Com muito custo, os produtores obtiveram algumas conquistas, como a inserção da cachaça na lista de produtos prioritários para exportação. De uma lista de 55 produtos que o País considera estratégico exportar, a cachaça ocupa a 11 posição. Segundo Dirlene, apesar deste avanço, a carga tributária estimula a clandestinidade, o que pode colocar em risco todas as conquistas que o setor e, por consequência, o País obtiveram nos últimos anos nesta área. De acordo com Luis Damaso Gusi, coordenador da Fábrica do Agricultor, a questão tributária será uma das prioridades da nova associação paranaense de produtores.
Outro entrave é o grande número de marcas. A tendência, para a presidente da Coocachaça - uma das principais entidades representativas do setor no Brasil - é reunir grupos de produtores em cooperativas e reduzir a diversidade de marcas. ''Quando pensamos em uísque e conhaque, por exemplo, lembramos de umas 10 a 15 marcas produzidas no mundo todo, quando muito'', observa.

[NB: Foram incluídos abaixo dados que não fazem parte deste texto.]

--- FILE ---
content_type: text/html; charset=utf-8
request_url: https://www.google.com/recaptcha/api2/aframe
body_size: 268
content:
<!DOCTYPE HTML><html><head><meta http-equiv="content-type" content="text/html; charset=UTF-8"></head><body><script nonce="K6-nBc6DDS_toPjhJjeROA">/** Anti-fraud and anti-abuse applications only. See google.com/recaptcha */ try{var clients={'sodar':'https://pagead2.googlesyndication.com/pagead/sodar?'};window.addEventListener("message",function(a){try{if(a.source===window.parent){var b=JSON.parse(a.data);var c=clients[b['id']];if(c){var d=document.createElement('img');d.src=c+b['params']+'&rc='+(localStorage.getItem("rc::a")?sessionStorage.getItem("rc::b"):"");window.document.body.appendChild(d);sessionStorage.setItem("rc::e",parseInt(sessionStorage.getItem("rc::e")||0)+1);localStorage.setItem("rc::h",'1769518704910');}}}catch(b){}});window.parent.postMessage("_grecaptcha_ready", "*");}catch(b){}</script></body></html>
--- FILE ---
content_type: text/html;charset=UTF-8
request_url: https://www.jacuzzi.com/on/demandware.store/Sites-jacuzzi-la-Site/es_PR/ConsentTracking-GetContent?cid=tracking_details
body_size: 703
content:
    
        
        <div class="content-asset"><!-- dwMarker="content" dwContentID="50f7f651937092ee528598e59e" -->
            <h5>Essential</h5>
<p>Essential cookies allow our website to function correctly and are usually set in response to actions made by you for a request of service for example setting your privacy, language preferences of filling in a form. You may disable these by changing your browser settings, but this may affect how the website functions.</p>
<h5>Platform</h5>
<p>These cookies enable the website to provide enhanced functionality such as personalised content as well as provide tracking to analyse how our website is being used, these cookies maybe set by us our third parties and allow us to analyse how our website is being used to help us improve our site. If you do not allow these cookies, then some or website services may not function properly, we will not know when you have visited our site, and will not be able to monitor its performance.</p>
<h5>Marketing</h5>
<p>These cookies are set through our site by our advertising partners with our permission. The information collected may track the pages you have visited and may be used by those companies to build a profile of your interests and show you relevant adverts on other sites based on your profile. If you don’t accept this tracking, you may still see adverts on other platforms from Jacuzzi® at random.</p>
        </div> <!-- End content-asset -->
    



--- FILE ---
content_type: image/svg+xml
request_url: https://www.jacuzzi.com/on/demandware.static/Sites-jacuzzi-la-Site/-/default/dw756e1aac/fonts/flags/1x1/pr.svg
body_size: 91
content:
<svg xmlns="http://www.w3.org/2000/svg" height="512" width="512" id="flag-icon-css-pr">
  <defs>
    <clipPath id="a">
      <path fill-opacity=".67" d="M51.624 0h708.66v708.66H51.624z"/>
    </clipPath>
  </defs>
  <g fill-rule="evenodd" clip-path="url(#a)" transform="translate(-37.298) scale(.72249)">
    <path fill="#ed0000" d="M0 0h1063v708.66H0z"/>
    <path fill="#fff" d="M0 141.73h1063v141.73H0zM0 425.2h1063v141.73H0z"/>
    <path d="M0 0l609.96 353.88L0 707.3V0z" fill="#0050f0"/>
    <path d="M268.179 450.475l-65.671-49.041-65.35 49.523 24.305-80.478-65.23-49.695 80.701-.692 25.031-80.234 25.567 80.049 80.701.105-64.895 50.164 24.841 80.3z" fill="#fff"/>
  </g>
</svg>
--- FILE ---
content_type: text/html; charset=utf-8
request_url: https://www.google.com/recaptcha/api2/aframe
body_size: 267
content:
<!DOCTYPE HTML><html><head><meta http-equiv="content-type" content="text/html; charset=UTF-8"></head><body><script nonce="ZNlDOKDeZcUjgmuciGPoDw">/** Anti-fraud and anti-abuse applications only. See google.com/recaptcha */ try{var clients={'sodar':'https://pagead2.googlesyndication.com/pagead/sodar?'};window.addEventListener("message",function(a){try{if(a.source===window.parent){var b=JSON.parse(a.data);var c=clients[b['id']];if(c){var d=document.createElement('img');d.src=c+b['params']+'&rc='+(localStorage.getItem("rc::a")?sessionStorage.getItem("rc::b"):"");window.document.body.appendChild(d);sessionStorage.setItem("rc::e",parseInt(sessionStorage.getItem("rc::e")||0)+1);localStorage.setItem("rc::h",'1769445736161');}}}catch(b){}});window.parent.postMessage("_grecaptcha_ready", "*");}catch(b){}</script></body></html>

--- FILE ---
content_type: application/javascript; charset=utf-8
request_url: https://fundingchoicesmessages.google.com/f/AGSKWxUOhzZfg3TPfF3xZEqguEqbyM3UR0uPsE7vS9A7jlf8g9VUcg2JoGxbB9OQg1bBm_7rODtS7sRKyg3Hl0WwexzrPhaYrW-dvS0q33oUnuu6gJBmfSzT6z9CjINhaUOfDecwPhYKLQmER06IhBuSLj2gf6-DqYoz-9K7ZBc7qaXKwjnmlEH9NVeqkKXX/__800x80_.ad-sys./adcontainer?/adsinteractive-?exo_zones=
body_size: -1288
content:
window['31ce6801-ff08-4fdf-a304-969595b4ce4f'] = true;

Frederico Isenberg, produtor de cachaça em Toledo, Região Oeste, também condena o número excessivo de marcas. Segundo ele, são cerca de 6 mil marcas diferentes de cachaça no Brasil. Outro problema, aponta, é a elevada taxa de ICMS, que no Paraná é de 27%. Ele defende a união dos produtores em associações e cooperativas para fortalecer o setor e melhorar a comercialização.
''Eu deixei de vender uma remessa para a Alemanha porque não consegui acompanhar o preço'', reforça o Frederico Isemberg, produtor da Caninha Jaguarandi, em Toledo, na região Oeste. Há oito anos no ramo, ele produz 20 mil litros de cachaça anualmente. ''O maior problema é conseguir comercializar a cachaça artesanal'', conta. No ano passado, ele chegou a vender cerca de mil garrafas para a Espanha, mas não pôde continuar em função dos impostos. Sua esperança é que a implantação de um sistema de cooperativa, com o auxílio técnico de entidades, viabilize maior participação do Paraná nos mercados interno e externo. (M.K.)